• _요청_
아래 항목의 모든 줄을 하나도 빠짐없이 추출해 원래 글자 그대로 옮겨 적으세요.

• _제공된 항목_
════════
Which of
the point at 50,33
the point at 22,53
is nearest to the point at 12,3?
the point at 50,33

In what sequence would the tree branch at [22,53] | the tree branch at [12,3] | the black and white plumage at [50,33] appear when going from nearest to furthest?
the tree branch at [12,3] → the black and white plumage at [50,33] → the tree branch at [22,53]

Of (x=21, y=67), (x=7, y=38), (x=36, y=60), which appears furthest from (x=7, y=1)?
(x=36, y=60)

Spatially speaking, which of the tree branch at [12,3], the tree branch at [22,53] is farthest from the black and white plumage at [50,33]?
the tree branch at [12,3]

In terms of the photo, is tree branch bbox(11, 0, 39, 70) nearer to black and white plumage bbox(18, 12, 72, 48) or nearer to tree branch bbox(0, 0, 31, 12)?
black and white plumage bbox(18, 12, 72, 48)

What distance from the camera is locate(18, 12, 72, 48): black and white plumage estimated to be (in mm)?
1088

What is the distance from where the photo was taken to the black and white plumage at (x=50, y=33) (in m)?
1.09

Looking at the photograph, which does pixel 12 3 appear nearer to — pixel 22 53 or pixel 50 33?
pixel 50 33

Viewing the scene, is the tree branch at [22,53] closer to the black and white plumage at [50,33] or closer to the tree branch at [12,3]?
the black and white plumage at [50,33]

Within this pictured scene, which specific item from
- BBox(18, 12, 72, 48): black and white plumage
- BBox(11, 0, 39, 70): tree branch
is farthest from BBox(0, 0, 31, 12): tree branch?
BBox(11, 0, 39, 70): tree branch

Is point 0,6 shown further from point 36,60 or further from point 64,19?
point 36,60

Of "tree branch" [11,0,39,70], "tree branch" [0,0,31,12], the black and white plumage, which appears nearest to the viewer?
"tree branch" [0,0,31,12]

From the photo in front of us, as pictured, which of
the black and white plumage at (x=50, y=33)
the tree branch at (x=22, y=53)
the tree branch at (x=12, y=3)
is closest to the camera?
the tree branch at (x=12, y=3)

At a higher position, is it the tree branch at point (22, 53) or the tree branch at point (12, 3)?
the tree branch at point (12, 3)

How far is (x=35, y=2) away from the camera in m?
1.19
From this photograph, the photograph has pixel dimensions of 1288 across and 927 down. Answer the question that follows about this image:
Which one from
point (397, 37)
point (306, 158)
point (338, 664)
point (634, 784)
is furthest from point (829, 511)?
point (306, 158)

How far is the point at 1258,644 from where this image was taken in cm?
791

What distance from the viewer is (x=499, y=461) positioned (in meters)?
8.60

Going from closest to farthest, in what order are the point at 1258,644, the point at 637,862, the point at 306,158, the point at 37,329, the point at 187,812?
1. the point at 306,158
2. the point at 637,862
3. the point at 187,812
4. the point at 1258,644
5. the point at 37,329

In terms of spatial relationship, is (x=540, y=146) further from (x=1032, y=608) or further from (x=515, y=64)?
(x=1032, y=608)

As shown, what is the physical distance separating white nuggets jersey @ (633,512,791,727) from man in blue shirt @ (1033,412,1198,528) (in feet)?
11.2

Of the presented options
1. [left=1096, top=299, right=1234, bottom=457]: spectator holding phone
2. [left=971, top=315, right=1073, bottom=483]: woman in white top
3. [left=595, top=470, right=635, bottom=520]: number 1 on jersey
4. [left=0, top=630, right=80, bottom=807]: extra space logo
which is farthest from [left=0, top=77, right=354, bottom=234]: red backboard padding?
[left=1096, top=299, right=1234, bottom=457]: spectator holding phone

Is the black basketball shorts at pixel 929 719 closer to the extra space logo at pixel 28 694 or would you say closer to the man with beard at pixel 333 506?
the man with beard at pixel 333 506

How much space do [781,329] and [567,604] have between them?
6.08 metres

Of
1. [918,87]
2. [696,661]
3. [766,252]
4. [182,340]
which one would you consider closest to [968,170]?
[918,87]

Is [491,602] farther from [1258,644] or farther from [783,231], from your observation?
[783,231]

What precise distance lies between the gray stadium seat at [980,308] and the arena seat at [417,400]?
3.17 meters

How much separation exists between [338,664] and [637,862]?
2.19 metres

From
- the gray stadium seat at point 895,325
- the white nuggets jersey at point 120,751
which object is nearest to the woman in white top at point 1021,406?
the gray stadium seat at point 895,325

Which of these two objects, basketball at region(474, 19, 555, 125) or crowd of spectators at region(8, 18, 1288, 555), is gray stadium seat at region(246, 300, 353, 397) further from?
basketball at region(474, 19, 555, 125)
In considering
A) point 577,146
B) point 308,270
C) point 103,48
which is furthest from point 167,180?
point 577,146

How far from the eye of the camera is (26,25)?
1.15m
════════
• _전체 답변_
Which of
the point at 50,33
the point at 22,53
is nearest to the point at 12,3?
the point at 50,33

In what sequence would the tree branch at [22,53] | the tree branch at [12,3] | the black and white plumage at [50,33] appear when going from nearest to furthest?
the tree branch at [12,3] → the black and white plumage at [50,33] → the tree branch at [22,53]

Of (x=21, y=67), (x=7, y=38), (x=36, y=60), which appears furthest from (x=7, y=1)?
(x=36, y=60)

Spatially speaking, which of the tree branch at [12,3], the tree branch at [22,53] is farthest from the black and white plumage at [50,33]?
the tree branch at [12,3]

In terms of the photo, is tree branch bbox(11, 0, 39, 70) nearer to black and white plumage bbox(18, 12, 72, 48) or nearer to tree branch bbox(0, 0, 31, 12)?
black and white plumage bbox(18, 12, 72, 48)

What distance from the camera is locate(18, 12, 72, 48): black and white plumage estimated to be (in mm)?
1088

What is the distance from where the photo was taken to the black and white plumage at (x=50, y=33) (in m)?
1.09

Looking at the photograph, which does pixel 12 3 appear nearer to — pixel 22 53 or pixel 50 33?
pixel 50 33

Viewing the scene, is the tree branch at [22,53] closer to the black and white plumage at [50,33] or closer to the tree branch at [12,3]?
the black and white plumage at [50,33]

Within this pictured scene, which specific item from
- BBox(18, 12, 72, 48): black and white plumage
- BBox(11, 0, 39, 70): tree branch
is farthest from BBox(0, 0, 31, 12): tree branch?
BBox(11, 0, 39, 70): tree branch

Is point 0,6 shown further from point 36,60 or further from point 64,19?
point 36,60

Of "tree branch" [11,0,39,70], "tree branch" [0,0,31,12], the black and white plumage, which appears nearest to the viewer?
"tree branch" [0,0,31,12]

From the photo in front of us, as pictured, which of
the black and white plumage at (x=50, y=33)
the tree branch at (x=22, y=53)
the tree branch at (x=12, y=3)
is closest to the camera?
the tree branch at (x=12, y=3)

At a higher position, is it the tree branch at point (22, 53) or the tree branch at point (12, 3)?
the tree branch at point (12, 3)

How far is (x=35, y=2) away from the camera in m?
1.19
From this photograph, the photograph has pixel dimensions of 1288 across and 927 down. Answer the question that follows about this image:
Which one from
point (397, 37)
point (306, 158)
point (338, 664)
point (634, 784)
is furthest from point (829, 511)?
point (306, 158)

How far is the point at 1258,644 from where this image was taken in cm?
791

What distance from the viewer is (x=499, y=461) positioned (in meters)?
8.60

Going from closest to farthest, in what order are the point at 1258,644, the point at 637,862, the point at 306,158, the point at 37,329, the point at 187,812?
1. the point at 306,158
2. the point at 637,862
3. the point at 187,812
4. the point at 1258,644
5. the point at 37,329

In terms of spatial relationship, is (x=540, y=146) further from (x=1032, y=608) or further from (x=515, y=64)?
(x=1032, y=608)

As shown, what is the physical distance separating white nuggets jersey @ (633,512,791,727) from man in blue shirt @ (1033,412,1198,528) (in feet)?
11.2

Of the presented options
1. [left=1096, top=299, right=1234, bottom=457]: spectator holding phone
2. [left=971, top=315, right=1073, bottom=483]: woman in white top
3. [left=595, top=470, right=635, bottom=520]: number 1 on jersey
4. [left=0, top=630, right=80, bottom=807]: extra space logo
which is farthest from [left=0, top=77, right=354, bottom=234]: red backboard padding?
[left=1096, top=299, right=1234, bottom=457]: spectator holding phone

Is the black basketball shorts at pixel 929 719 closer to the extra space logo at pixel 28 694 or would you say closer to the man with beard at pixel 333 506?
the man with beard at pixel 333 506

How much space do [781,329] and [567,604] have between them?
6.08 metres

Of
1. [918,87]
2. [696,661]
3. [766,252]
4. [182,340]
which one would you consider closest to [968,170]?
[918,87]

Is [491,602] farther from [1258,644] or farther from [783,231], from your observation?
[783,231]

What precise distance lies between the gray stadium seat at [980,308] and the arena seat at [417,400]?
3.17 meters

How much separation exists between [338,664] and [637,862]?
2.19 metres

From
- the gray stadium seat at point 895,325
- the white nuggets jersey at point 120,751
which object is nearest to the woman in white top at point 1021,406?
the gray stadium seat at point 895,325

Which of these two objects, basketball at region(474, 19, 555, 125) or crowd of spectators at region(8, 18, 1288, 555), is gray stadium seat at region(246, 300, 353, 397) further from?
basketball at region(474, 19, 555, 125)
In considering
A) point 577,146
B) point 308,270
C) point 103,48
which is furthest from point 167,180?
point 577,146

How far from the eye of the camera is (26,25)?
1.15m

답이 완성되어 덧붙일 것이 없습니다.